* _What you are asked to do_: Write out the stretch of the Rogue Emperor production notes from "- Tavia Yeung" through "City Ancient Street.", word for word.

* _Excerpted passage_:
┄┄┄┄┄┄┄┄┄┄
TVB 2015 calendar, March image. From left to right: Benjamin Yuen, Kenneth Ma, Mandy Wong, Brian Tse.

- Tavia Yeung was considered for the lead actress role by executive producer Catherine Tsang during early development of the drama.
- Niki Chow was confirmed as the lead actress during the costume fitting ceremony held in March 2014.
- The costume fitting ceremony was held on March 27, 2014, at 12:30 pm Tseung Kwan O TVB City Studio One.
- The blessing and opening lens ceremony was held on April 15, 2014, at 12:30 pm Tseung Kwan O TVB City Ancient Street.
- Filming of the drama took place from April till June 2014.
- On June 26, 2014, a banquet was held at a restaurant in Tsim Sha Tsui to celebrate the completion of the filming of the drama.
- A promo image of Rogue Emperor was featured in TVB's 2015 calendar for the month of March. Female lead Niki Chow was not featured on the image since she is not a contractual TVB artiste.
- In early July 2015, Kenneth Ma and Niki Chow resumed their characters from the drama to film promotional clips when it was announced the drama would begin broadcast on August 3, 2015. On July 8, 2015, TVB shelved the drama to be air at a later unscheduled date in order to accommodate earlier broadcast of The Fixer (拆局專家) on August 10, 2015, 9:30 pm timeslot. With The Fixer taking over the 9:30 timeslot, Brick Slaves was then moved to the 8:30 timeslot, taking over Rogue Emperors original broadcast position. The drama is now set to air from 12 December 2016, with 17 episodes.
┄┄┄┄┄┄┄┄┄┄
* _Raw data_:
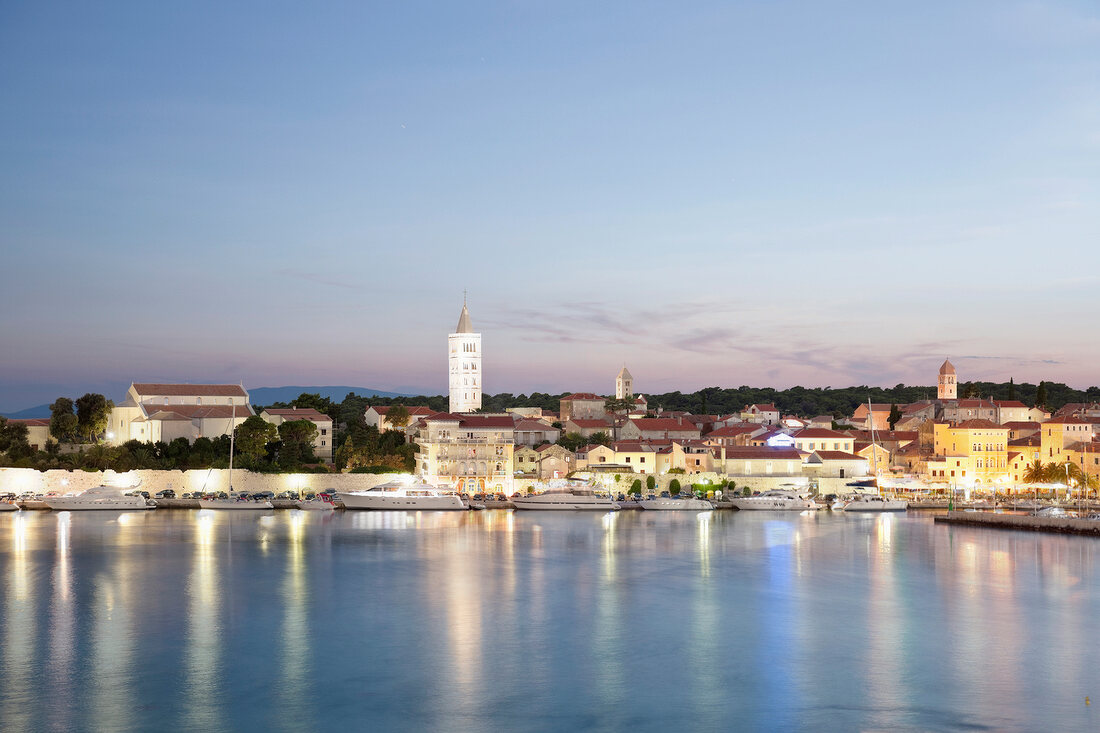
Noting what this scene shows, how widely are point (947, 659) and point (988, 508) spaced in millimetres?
┄┄┄┄┄┄┄┄┄┄
* _Written solution_:
- Tavia Yeung was considered for the lead actress role by executive producer Catherine Tsang during early development of the drama.
- Niki Chow was confirmed as the lead actress during the costume fitting ceremony held in March 2014.
- The costume fitting ceremony was held on March 27, 2014, at 12:30 pm Tseung Kwan O TVB City Studio One.
- The blessing and opening lens ceremony was held on April 15, 2014, at 12:30 pm Tseung Kwan O TVB City Ancient Street.